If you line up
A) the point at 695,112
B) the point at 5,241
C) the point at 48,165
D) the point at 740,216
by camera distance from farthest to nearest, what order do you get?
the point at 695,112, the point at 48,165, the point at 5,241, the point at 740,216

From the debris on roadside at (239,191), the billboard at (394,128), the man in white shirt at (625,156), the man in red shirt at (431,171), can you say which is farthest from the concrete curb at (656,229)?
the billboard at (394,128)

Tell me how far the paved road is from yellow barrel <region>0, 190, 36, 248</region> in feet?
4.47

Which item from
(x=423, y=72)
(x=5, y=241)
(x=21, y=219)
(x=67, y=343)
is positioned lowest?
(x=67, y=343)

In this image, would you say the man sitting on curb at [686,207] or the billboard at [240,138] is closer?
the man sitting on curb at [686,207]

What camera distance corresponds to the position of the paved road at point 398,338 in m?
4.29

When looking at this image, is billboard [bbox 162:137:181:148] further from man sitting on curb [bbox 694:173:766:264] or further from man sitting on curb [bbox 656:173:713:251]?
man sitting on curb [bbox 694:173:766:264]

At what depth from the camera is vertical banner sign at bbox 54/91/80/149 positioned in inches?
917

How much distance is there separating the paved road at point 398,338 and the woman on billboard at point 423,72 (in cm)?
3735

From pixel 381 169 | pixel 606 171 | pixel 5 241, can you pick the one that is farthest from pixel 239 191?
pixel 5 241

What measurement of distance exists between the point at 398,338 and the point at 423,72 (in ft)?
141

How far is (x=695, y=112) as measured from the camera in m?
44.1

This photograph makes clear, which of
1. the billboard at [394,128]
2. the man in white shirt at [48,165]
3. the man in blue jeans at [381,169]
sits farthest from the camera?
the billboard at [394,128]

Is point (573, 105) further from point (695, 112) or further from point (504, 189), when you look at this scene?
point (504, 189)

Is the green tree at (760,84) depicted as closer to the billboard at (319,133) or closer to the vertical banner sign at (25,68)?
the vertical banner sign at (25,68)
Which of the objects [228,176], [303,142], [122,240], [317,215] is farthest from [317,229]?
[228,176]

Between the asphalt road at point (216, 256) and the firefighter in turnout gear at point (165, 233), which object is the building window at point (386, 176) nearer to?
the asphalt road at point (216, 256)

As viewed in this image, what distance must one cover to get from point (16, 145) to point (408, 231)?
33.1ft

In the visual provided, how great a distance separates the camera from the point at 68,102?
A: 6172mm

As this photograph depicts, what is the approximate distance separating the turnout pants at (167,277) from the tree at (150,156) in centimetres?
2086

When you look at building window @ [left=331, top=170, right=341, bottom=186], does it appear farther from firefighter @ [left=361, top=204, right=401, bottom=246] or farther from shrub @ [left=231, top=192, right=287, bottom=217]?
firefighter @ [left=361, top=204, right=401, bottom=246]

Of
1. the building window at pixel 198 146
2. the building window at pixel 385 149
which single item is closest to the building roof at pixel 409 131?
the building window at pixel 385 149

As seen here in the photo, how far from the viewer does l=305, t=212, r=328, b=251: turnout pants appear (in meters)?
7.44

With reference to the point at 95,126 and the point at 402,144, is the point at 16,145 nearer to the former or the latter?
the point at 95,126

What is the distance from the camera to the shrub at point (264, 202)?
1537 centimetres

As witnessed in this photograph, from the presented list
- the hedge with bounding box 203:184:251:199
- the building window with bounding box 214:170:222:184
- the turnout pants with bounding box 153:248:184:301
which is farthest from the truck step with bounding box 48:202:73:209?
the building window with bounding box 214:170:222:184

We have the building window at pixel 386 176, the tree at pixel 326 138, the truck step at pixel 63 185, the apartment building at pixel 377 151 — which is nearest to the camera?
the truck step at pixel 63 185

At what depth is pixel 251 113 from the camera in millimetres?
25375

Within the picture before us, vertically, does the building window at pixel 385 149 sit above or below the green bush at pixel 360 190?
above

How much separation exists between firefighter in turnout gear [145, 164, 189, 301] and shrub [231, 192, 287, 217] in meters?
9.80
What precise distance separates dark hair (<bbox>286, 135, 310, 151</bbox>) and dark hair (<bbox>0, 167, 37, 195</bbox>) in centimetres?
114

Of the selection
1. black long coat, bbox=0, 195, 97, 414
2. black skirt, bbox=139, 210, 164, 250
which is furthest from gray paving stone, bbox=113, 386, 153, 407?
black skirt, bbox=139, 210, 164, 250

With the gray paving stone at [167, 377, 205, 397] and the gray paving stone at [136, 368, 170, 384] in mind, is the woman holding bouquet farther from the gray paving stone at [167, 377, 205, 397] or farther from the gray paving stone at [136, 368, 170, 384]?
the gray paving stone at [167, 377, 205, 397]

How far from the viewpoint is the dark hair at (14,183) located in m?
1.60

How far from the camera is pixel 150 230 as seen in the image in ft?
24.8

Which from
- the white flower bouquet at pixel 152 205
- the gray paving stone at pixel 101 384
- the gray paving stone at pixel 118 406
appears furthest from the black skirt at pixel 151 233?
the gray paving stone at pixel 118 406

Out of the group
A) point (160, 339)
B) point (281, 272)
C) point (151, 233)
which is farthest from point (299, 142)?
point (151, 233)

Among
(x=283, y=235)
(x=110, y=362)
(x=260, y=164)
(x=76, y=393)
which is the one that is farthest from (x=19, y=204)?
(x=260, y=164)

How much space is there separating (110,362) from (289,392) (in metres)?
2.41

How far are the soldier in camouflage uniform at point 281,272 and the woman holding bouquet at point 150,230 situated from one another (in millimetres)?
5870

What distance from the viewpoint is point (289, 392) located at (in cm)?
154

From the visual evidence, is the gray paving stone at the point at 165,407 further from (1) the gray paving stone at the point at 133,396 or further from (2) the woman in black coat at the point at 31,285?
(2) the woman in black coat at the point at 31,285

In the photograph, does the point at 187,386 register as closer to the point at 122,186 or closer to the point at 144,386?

=====

> **The task**: Reproduce exactly the lines from the one containing "Within the picture" through the last line of the records above, including both, and nothing else.

> **Response for this exercise**:
Within the picture before us, vertically, does the building window at pixel 385 149 sit above or below the green bush at pixel 360 190?
above

How much separation exists between firefighter in turnout gear [145, 164, 189, 301] and shrub [231, 192, 287, 217] in meters?
9.80
What precise distance separates dark hair (<bbox>286, 135, 310, 151</bbox>) and dark hair (<bbox>0, 167, 37, 195</bbox>) in centimetres?
114

Of the selection
1. black long coat, bbox=0, 195, 97, 414
2. black skirt, bbox=139, 210, 164, 250
which is furthest from gray paving stone, bbox=113, 386, 153, 407?
black skirt, bbox=139, 210, 164, 250

With the gray paving stone at [167, 377, 205, 397] and the gray paving stone at [136, 368, 170, 384] in mind, is the woman holding bouquet farther from the gray paving stone at [167, 377, 205, 397] or farther from the gray paving stone at [136, 368, 170, 384]?
the gray paving stone at [167, 377, 205, 397]

How far from the viewpoint is the dark hair at (14,183) located in m?
1.60

How far from the camera is pixel 150 230 as seen in the image in ft?
24.8

Which from
- the white flower bouquet at pixel 152 205
- the gray paving stone at pixel 101 384
- the gray paving stone at pixel 118 406
appears furthest from the black skirt at pixel 151 233?
the gray paving stone at pixel 118 406

Out of the group
A) point (160, 339)
B) point (281, 272)
C) point (151, 233)
which is farthest from point (299, 142)?
point (151, 233)

Among
(x=283, y=235)
(x=110, y=362)
(x=260, y=164)
(x=76, y=393)
which is the one that is farthest from (x=19, y=204)?
(x=260, y=164)

How much space is there separating (110,362) from (289,392) (in metres)?
2.41

How far are the soldier in camouflage uniform at point 281,272 and the woman holding bouquet at point 150,230 situated from one another (in millimetres)?
5870

What distance from the viewpoint is point (289, 392) located at (in cm)?
154

From the visual evidence, is the gray paving stone at the point at 165,407 further from (1) the gray paving stone at the point at 133,396 or further from (2) the woman in black coat at the point at 31,285?
(2) the woman in black coat at the point at 31,285

In the photograph, does the point at 187,386 register as closer to the point at 122,186 or closer to the point at 144,386?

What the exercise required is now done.